Microarray analysis of environmental samples

Details about sample collection and processing, DNA extraction and microarray analysis are available in the Supplementary Information. Briefly, three sets of environmental samples were collected from soil, seawater and human saliva. First, both control (C1–C6) and warming (W1–W6) soils were collected from the unclipped subplots of control and warmed (+2 °C) plots, respectively, in Purcell, OK in July 2010 (Zhou et al., 2012). Second, five oil-contaminated samples (BM053, BM054, BM057, BM058 and BM064) and five control samples (OV003, OV004, OV009, OV013 and OV014) were collected from the Gulf of Mexico during two monitoring cruises from 27 May to 2 June in 2010 (Hazen et al., 2010; Lu et al., 2012). Third, human saliva samples were taken from each of 10 caries-active and 10 caries-free individuals after an oral health survey at Sun Yat-sen University in China in 2009 (Yang et al., 2012).

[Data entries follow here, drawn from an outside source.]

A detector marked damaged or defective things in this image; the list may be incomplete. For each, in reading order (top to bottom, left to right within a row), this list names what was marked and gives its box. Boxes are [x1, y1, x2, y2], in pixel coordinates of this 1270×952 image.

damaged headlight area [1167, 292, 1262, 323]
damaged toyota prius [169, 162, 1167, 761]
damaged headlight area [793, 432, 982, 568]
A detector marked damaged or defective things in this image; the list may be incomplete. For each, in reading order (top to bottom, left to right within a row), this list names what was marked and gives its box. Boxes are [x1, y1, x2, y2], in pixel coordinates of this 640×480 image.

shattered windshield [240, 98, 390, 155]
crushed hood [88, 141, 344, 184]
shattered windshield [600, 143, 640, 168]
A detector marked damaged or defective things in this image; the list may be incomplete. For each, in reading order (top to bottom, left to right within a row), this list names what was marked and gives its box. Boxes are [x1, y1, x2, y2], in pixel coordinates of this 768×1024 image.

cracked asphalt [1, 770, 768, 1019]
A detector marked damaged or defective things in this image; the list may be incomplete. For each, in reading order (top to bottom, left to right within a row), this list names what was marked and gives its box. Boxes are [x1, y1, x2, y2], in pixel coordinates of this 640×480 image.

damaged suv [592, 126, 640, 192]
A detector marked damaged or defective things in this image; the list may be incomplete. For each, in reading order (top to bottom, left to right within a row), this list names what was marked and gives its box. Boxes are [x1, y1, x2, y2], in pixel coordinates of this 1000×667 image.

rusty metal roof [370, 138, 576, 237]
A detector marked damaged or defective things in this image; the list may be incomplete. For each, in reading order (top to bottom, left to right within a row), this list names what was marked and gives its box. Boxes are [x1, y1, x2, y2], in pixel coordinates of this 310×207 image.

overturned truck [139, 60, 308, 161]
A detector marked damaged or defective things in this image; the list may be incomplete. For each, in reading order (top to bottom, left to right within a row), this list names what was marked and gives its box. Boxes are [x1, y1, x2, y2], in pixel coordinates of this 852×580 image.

Genomic DNAs isolated from each sample were purified, labeled and then hybridized on the developed array. The hybridized arrays were scanned with a NimbleGen MS 200 Microarray Scanner (Lu et al., 2012). Scanned images were extracted and quantified using NimbleScan software (Roche NimbleGen, Madison, WI, USA), followed by data preprocessing (Wu et al., 2006; He et al., 2007; Van Nostrand et al., 2009; He et al., 2010a). Positive and negative controls were included to check hybridization, gridding and data normalization and comparison, containing (i) 8 degenerate probes targeting 16S rRNA sequences as positive controls, (ii) 563 strain-specific probes targeting 7 hyperthermophile genomes as negative controls, and (iii) common oligonucleotide reference standard for data normalization and comparison (Liang et al., 2010). All hybridization data of functional gene arrays are available at the Institute for Environmental Genomics, University of Oklahoma, OK, USA (http://ieg.ou.edu/4download/).

Statistical analysis

Preprocessed microarray data obtained from each environment sample were used for statistical analyses using the vegan package in R 2.9.1 (R Development Core Team, 2006). Virulence gene diversity was calculated using Simpson’s reciprocal index (1/D), Shannon-Wiener’s diversity index (H′) and evenness (E). Student’s t-test and Response ratio (Luo et al., 2006) were performed to measure the effects of environmental stimuli on the structure and diversity of microbial communities harboring virulence genes. Detrended correspondence analysis (DCA) was used to determine the overall changes in the occurrence and distribution of virulence genes in each microbial community (Zhou et al., 2008). Three different non-parametric analyses for multivariate data were performed to examine the structure and diversity of microbial communities harboring virulence genes in soil, oil-contaminated seawater and oral samples: (1) analysis of similarities (ANOSIM; Clarke, 1993, 2) non-parametric multivariate analysis of variance using distance matrices (ADONIS; Anderson, 2001), and (3) multi-response permutation procedure (MRPP; Mielke and Berry, 2001; McCune and Grace, 2002). Bray–Curtis similarity index was used to calculate the distance matrix for all the three methods.

Results

Overview of the PathoChip

Pathogenicity is determined by multiple virulence factors, including adherence, colonization, immune evasion, secretion system, invasion, toxin production and iron uptake (Wu et al., 2008). Thus these virulence factors may serve as specific markers for the detection and identification of pathogenic potential in clinical and environmental samples. The new functional gene array, the PathoChip, contained a total of 3715 best probes designed from 16 762 protein-coding sequences belonging to 13 bacterial virulence factors (available at http://ieg.ou.edu/FGPD/summary4.cgi; Table 1). The PathoChip covers 7417 protein-coding sequences from 1397 microbial species (2336 strains). Among the probes in the chip, 316 (8.5%) probes are sequence-specific, while 3399 (91.5%) probes are group-specific. Those probes targeting two or more sequences were classified as group-specific probes; however, 98.2% of the group-specific probes were identified as strain- or species-specific probes.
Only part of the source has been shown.